Very few Singapore grads eager to join family business: Survey

National University of Singapore (NUS) graduates attending their National University of Singapore (NUS) Commencement ceremony. PHOTO: ST FILE

SINGAPORE - If you are running a family business in Singapore, good luck trying to get your children to join you.

A survey by Ernst & Young (EY), carried out with the University of St Gallen Centre for Family Business, found that only 3.8 per cent of Singapore students who are potential successors in family businesses would join the company five years after their studies. An even lower proportion - 1.1 per cent - would be willing to do so right after graduation.

This is worse than the global average of 4.9 per cent and 3.5 per cent respectively.

Ms Goh Siow Hui, a tax and private client services partner at EY in Singapore, said that the low level of succession interest among next-generation family members could be linked to the possibility that succession planning has not been at the top of the agenda among family businesses here.

She added: "Further, most family businesses in Singapore are fairly young and into their second or third generation only. The presence of the founder figure who still controls the business may influence the next generation's desire to join the family business."

The sucession challenge is getting tougher for family businesses not just in Singapore, but globally.

The EY study, Coming home or breaking free? (2015), looked into the succession intentions of more than 34,000 next-generation family business members globally.

It found that succession intentions have fallen by as much as 30 per cent when compared with like-for-like figures in a comparable survey that took place in 2011.

Survey participants in Mexico (11.5 per cent), Belgium (8.9 per cent) and Slovenia (8.5 per cent) have the strongest intention of joining the family business five years after their studies, with those in the US (1.2 per cent), Israel (2.4 per cent) and Denmark (2.5 per cent) the least likely to follow in their parents' footsteps.

Said Mr Peter Englisch, global leader of the EY Family Business Center of Excellence: "Family businesses face a challenge in convincing younger members of the family that their long-term futures lie within their businesses.
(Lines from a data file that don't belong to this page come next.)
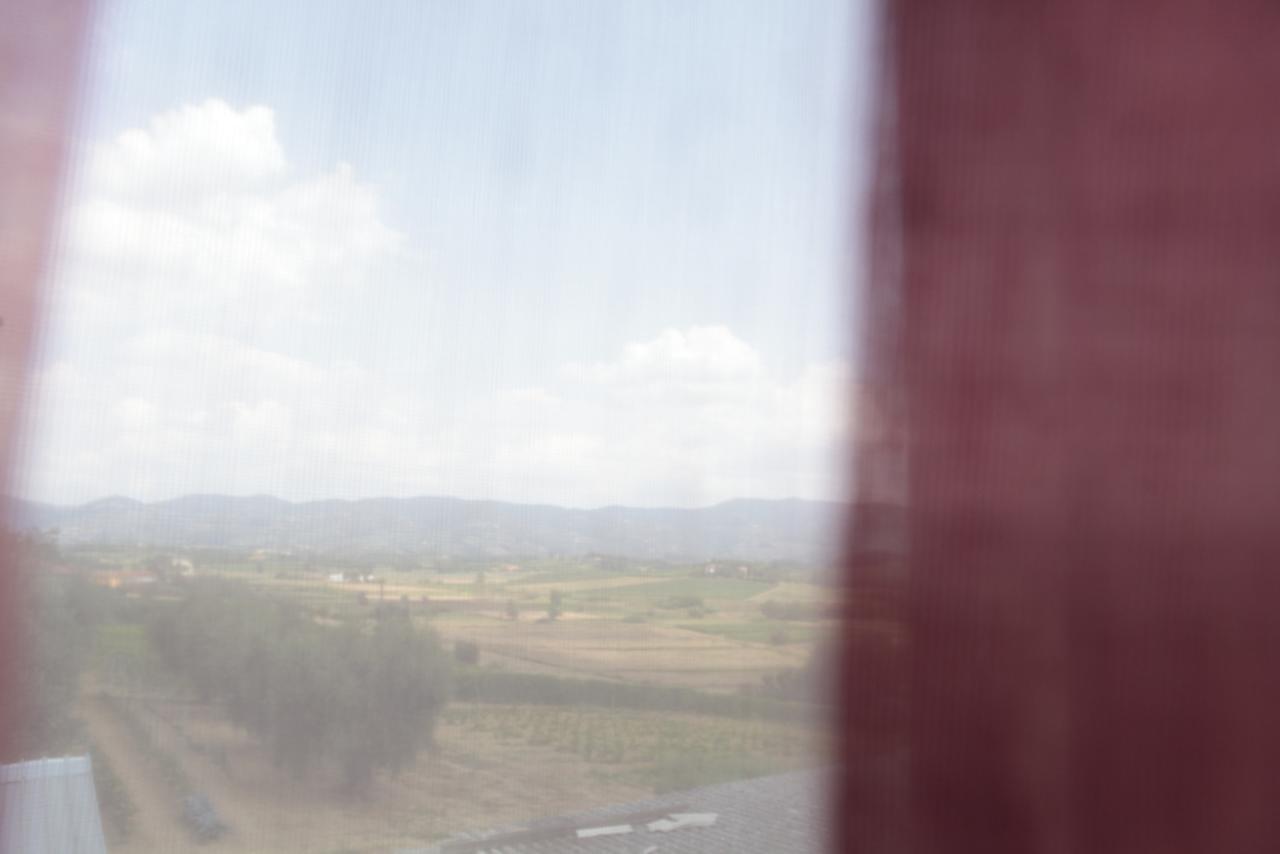 Agriturismo Spazzavento Винчи Экстерьер фото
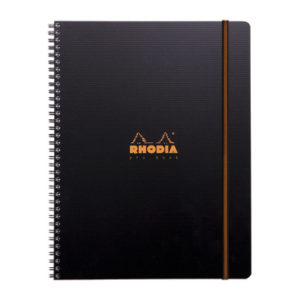 RHODIA PRO BOOK RELIURE INTEGRALE A4+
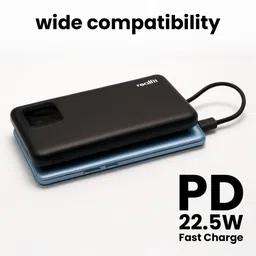 realfit 10000 mAh Power Bank image 5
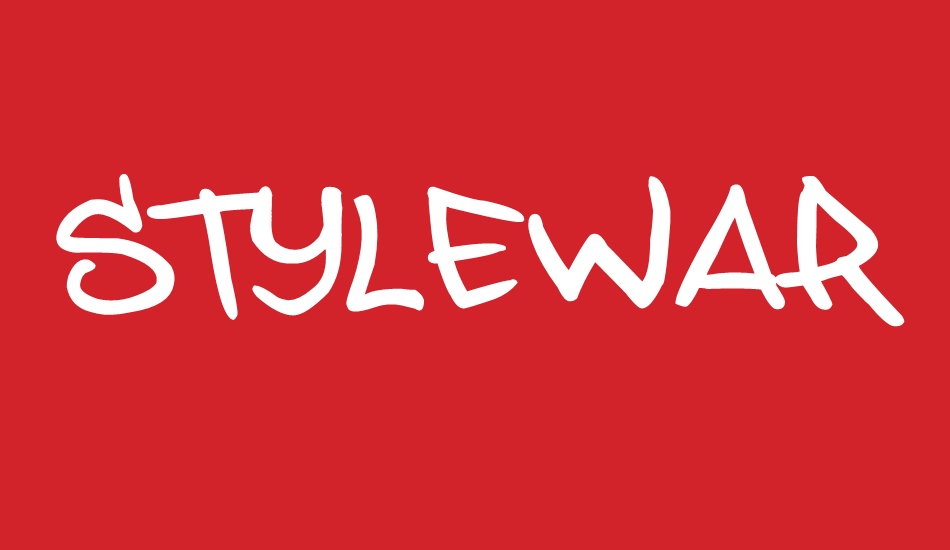 stylewars-2011 font big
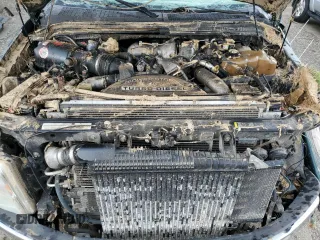 2008 Ford Super Duty F-250 SRW XL with VIN 1FTSX21R58ED21866, listed as a Copart auction lot 52386765 with 0 mi miles and Salvage Title. Bid and sale history available at carsss.com. Image 12.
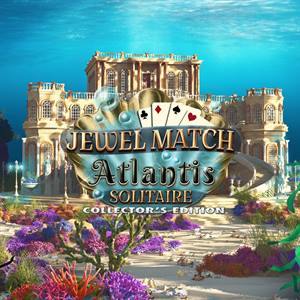 Jewel Match Atlantis Solitaire Collector’s Edition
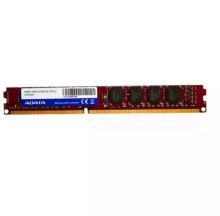 威刚 DDR3 1600 4G 台式内存 紫红（单位：条）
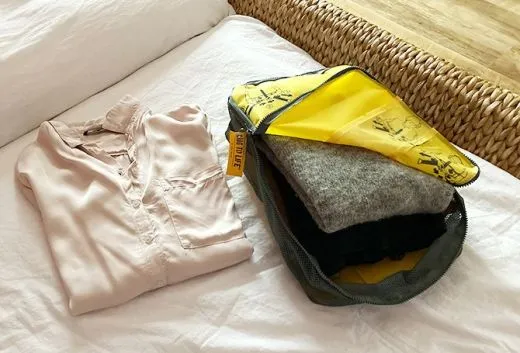 Easy Packing Wäsche Etui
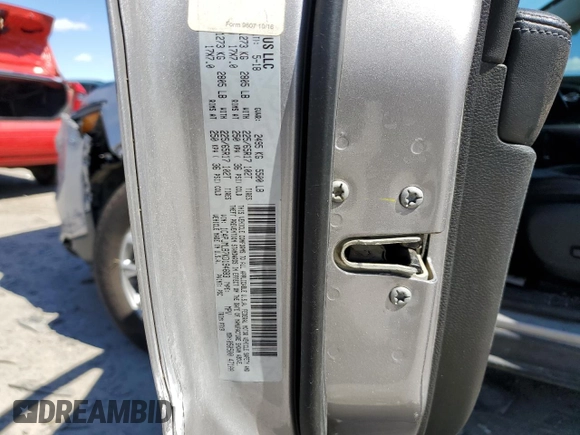 2019 Jeep Cherokee Latitude Plus with VIN 1C4PJMLB7KD194683, listed as a Copart auction lot 50897765 with 167,710 mi miles and Salvage Title. Bid and sale history available at carsss.com. Image 14.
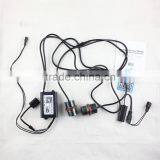 Wifi RGB E39 LED Angel Eyes for BMW RGBW LED Halo Ring Bulbs for BMW E39 E53 E60 E61 E63 E64 E65 E66 E87 CR EE thumbnail-4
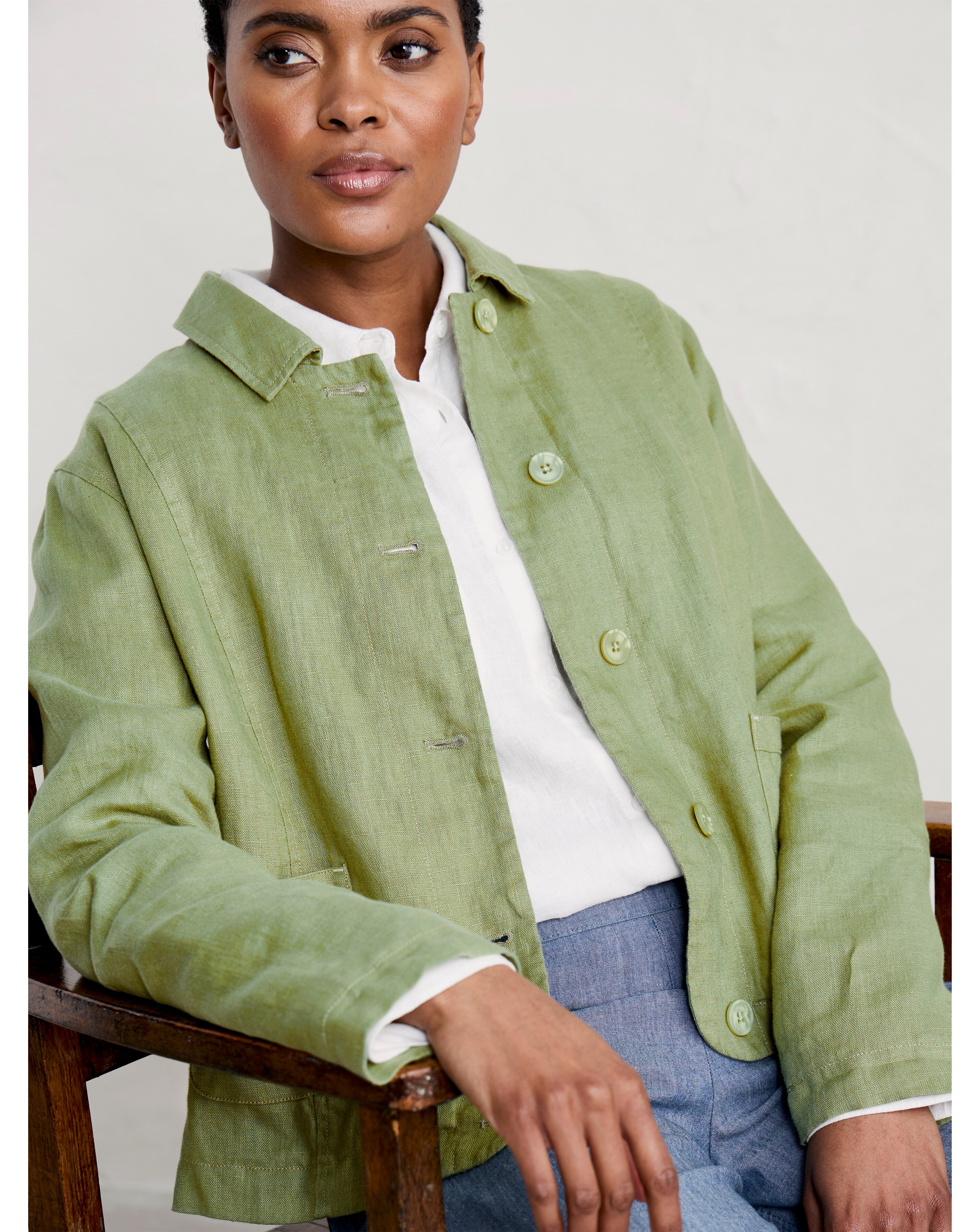 Seasalt Cornwall Arame Jacket | JD Williams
Not only is there competition from the wider jobs market, with young people keen to explore their options in today's fast-moving economy, but many also feel that they need to prove themselves outside of the family firm first. In many ways, this is a healthy attitude.

"The challenge for family businesses is how to harness the next generation's ambitions to break free to benefit the family firm in the longer term. While fewer next-generation members intend to become successors, those that do may be more motivated and better prepared."

Gender also seems to play a part, the survey found. Globally, female potential successors are less likely to want to take over the family firm than their male counterparts - 4.3 per cent of women want to take over the family business five years after graduation, compared to 5.7 per cent of men.

The size of a family business is another factor that appears to affect succession intentions - the bigger, the better. Only 5.2 per cent of next-generation members wanting to take over at firm with two to five full-time staff, rising to 16.3 per cent for family firms with more than 100 full-time staff.

The study also identifies a number of potential drivers of succession intentions. As GDP increases, succession intentions decrease, although it appears that as countries reach a certain GDP level they rise again.

Dr Philipp Sieger, assistant professor at the University of St. Gallen, added: "In less developed countries, taking over the parental firm is often the only viable career option. As countries become wealthier, the career alternatives become more numerous and attractive. In this way, only successors who are interested and capable should enter the family firm in countries where they have career alternatives. In such settings, it makes even less sense to pressurise children into the family business."

The report also found that succession intentions were higher in cultures that cherish pride in one's organisation and family, prioritise job and economic security, and have a culture that strongly respects power and authority.